イングラムはギリシア彫刻のような美男子なんですがね、この子、ジョン・ジュニアですな、父親にもうそっくりだったそうで。3500グラムもある大きな赤ん坊だったらしいから、そのせいもあるんでしょうがね」
 ルービンがブランデーグラスを所在なげに揺らしながら言った。「ジョン・ジュニアというのはやはりヨハン・シュトラウス2世から取っているのかね」
「それなら上の息子に付けそうなものだろう。ヨハン1世の長男がヨハン2世、次男がヨーゼフなんだから、そのとおりならジョセフと……」アヴァロンが言いかけた。
「うるさいな二人とも、そんなことはどうでもいいんだ」トランブルがかっとして言った。
 ピアスンは鼻白んだ様子で続けた。「まあ、その上の子供もイングラムによく似た美男子らしいですよ。それはともかく、しばらくは親子3人で平穏な時期が続いたらしいのですが、半年前、先も申し上げた事故が起こったのです。
「ボストンで交通事故を起こしたのですね。マーガレットの乗っていたタクシーが対向車線を逸れた車と衝突したのです。幸いそれほど大きな怪我ではありませんでしたが、少し間違えば命も危なかったようです」
「それは事故ということで間違いないんですね?」しばらく面々は押し黙っていたが、やがてホルステッドが念を押した。
「ええ、それは先ほど申し上げた通りです」ピアスンは小さくうなずいた。「入院中にケネスが見舞いに行ったらしいのですが、そこでイングラムにも会ったらしいです。付き添っていたんですね。その際はイングラムも優しく接していたようです。イングラムが先に帰ったのですが、それを見送るマーガレットの目は夫を愛しているようにしか見えなかったと言ってましたな。

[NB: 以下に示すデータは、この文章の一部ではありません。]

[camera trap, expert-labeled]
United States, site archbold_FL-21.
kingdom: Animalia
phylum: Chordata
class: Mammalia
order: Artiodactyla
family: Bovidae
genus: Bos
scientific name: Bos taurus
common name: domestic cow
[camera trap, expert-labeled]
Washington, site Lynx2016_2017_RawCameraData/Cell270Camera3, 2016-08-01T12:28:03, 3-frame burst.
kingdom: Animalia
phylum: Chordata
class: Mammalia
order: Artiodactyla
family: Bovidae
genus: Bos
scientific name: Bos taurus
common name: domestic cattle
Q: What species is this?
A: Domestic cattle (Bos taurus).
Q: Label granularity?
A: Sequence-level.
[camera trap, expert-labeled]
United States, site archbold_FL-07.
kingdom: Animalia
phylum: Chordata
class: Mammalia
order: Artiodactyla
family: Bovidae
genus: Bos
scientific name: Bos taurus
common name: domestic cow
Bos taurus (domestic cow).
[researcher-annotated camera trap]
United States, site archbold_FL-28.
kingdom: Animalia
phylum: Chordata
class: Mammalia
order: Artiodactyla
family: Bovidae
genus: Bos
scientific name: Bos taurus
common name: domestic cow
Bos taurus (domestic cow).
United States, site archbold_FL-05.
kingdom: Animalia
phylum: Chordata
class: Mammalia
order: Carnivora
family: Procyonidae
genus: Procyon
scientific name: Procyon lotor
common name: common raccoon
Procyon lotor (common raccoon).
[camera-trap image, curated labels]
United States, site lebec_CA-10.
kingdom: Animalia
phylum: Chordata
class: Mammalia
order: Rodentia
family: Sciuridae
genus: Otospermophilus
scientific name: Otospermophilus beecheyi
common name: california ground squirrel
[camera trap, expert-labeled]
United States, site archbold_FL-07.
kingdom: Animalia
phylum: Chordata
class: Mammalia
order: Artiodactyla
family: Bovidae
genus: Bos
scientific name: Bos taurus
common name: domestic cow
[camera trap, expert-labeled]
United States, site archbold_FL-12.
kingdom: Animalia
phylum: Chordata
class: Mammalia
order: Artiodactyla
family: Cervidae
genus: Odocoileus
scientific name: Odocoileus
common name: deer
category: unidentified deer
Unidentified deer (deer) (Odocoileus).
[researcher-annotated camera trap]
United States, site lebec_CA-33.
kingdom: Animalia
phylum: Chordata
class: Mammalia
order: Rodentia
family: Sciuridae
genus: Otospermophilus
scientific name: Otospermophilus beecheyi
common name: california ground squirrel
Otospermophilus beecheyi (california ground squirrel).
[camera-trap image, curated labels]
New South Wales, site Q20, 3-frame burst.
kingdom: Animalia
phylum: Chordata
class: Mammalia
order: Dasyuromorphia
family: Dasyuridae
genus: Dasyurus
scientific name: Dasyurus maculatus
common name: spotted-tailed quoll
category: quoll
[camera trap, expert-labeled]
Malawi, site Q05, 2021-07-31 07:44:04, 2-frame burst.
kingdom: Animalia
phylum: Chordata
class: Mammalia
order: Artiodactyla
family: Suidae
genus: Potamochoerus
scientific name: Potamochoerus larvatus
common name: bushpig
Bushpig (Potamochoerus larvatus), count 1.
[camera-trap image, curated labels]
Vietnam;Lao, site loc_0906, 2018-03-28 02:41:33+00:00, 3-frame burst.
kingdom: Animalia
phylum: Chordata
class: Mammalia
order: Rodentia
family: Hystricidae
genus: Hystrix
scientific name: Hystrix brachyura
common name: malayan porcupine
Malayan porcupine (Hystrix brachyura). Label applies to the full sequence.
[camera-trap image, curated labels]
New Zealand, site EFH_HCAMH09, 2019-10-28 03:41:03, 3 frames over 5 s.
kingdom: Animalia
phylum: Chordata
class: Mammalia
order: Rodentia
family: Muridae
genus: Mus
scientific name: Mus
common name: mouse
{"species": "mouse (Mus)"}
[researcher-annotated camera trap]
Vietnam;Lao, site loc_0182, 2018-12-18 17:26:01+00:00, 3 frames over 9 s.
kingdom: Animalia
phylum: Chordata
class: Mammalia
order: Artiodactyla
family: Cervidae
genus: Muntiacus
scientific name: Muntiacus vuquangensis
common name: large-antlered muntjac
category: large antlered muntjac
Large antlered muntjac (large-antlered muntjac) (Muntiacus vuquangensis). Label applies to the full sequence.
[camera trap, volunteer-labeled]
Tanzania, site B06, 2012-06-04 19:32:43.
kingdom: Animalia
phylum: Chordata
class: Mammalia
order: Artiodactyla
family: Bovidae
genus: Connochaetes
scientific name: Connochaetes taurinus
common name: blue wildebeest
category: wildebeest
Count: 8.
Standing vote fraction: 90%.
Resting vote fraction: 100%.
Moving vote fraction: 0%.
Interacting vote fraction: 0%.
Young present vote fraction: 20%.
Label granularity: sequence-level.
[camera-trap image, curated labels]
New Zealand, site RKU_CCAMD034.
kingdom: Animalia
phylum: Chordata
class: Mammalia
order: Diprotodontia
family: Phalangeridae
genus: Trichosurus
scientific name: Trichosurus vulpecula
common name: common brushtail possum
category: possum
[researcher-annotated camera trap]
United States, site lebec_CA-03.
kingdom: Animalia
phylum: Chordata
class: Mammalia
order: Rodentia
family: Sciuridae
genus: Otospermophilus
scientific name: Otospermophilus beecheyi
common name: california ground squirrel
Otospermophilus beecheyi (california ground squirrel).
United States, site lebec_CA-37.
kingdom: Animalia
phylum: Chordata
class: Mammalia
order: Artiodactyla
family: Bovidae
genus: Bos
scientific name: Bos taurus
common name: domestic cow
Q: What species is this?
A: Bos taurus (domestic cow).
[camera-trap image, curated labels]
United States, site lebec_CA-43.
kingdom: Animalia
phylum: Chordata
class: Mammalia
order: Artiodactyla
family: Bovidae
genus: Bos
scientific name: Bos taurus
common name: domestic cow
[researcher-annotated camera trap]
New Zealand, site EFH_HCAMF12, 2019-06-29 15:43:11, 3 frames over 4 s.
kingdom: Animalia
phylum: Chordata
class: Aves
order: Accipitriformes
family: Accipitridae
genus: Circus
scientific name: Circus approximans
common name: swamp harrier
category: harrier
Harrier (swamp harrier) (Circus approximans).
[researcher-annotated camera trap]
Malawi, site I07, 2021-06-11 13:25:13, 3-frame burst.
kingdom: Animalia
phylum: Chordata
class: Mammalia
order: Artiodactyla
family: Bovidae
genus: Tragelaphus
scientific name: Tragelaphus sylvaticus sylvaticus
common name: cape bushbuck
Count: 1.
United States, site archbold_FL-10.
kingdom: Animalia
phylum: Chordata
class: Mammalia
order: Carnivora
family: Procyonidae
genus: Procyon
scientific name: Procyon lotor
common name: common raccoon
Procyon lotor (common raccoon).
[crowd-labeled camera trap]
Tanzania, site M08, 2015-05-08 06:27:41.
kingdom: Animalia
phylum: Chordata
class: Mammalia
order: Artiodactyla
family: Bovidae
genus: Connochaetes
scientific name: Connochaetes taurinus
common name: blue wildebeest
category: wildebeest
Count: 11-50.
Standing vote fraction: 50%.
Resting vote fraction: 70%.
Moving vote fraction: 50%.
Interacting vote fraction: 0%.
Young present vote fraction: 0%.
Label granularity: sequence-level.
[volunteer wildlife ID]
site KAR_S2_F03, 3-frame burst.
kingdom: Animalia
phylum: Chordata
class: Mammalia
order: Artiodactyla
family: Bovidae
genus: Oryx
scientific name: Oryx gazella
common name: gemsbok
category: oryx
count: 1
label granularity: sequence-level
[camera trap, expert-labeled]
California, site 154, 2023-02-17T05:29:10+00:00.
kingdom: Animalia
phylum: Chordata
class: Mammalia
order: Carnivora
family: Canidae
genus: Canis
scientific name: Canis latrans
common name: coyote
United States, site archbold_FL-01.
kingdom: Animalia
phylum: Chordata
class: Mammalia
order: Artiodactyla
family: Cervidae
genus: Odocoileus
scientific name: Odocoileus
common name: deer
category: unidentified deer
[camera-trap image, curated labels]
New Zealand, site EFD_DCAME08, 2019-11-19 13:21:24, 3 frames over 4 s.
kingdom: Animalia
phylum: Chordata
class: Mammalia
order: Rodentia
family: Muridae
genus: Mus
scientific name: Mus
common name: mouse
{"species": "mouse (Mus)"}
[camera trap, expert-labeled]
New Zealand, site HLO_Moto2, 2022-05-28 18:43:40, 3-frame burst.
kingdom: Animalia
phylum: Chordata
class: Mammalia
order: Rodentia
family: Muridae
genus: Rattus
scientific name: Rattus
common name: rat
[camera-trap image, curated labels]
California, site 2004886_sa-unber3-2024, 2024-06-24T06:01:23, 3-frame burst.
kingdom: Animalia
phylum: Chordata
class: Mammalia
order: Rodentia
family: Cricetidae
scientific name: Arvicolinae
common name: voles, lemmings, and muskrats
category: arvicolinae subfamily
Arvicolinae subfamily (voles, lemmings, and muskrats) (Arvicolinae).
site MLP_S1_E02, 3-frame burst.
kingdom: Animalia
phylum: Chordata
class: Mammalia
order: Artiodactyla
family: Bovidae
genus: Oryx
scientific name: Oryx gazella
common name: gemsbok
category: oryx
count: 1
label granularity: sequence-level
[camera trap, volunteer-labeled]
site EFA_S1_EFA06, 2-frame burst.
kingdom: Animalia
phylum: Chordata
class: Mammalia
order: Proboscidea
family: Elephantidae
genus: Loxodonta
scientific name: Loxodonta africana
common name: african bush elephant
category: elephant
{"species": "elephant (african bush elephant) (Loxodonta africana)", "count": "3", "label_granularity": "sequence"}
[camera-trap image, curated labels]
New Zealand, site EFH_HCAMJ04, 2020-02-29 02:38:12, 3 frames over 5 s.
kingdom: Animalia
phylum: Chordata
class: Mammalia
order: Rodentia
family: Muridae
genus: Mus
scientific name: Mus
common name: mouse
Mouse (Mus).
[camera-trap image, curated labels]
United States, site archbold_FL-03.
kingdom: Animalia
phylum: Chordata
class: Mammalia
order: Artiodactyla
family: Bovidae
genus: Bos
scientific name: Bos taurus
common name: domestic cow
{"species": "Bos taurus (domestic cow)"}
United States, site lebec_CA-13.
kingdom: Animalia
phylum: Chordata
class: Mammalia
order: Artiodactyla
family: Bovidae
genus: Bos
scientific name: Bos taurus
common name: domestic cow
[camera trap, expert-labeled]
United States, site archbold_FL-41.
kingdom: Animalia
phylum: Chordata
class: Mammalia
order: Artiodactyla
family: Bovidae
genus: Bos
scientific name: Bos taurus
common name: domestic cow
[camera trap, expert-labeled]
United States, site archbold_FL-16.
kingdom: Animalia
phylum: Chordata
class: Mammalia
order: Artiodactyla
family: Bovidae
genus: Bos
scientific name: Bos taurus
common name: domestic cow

「しかしそれから数日経ってから、ケネスのところに保険会社の調査員が来たらしいのです。『今回の事故については問題ないと思っていますが、多額の死亡保険金が掛けられていたので念のため調査しているのです。今回も傷害時の保険金が下りると思いますが』ということで。
「当然ながらケネスは気になったので、退院後にも体調を見舞うという名目でイングラム家に行ったらしいのですね。しかし表面的には夫婦ともまったく落ち着いていたようです。
「お互いごく自然にふるまっていて、上の子供が送ってきたピアノの録音をプレイヤーで流して、それを親子三人で聞いていたりもしていたそうです。入院中に子守りに来ていた上の子供の演奏を赤ん坊が気に入ったということでね」
「それはまた、うるわしい光景ですな」トランブルが唸るように言った。「保険金詐欺師はおろか、上の息子を放り出したとも思えませんな、そこだけ見ますとね」
「実際問題として」ピアスンが言った。「マーガレットはピアノ教師を始めたころから、アーネストは優しいいい子だ、よくできた生徒だ、とケネスに言っていたらしいですからね。プレイヤーで流していたのは“ブラームスの子守唄”だったそうですが、母親が演奏するのでは赤ん坊の機嫌が悪いんだそうです」
「では」アヴァロンが重々しい口調で言った。「別居はイングラムの意向だったということでしょうな」
「そうとも限らんだろう」ゴンザロが反論した。「たとえいい生徒だからといって、義理の息子として一緒に住みたいと思うかどうかは別問題だ」
「それはどちらともわかりませんね」ピアスンが言った。「子守唄のピアノを流しているプレイヤーを、夫婦とも複雑な顔をして眺めていることがあったとも言っていましたから」
「いずれにしても、赤ん坊だけは兄貴の味方だったわけですな」ホルステッドが言った。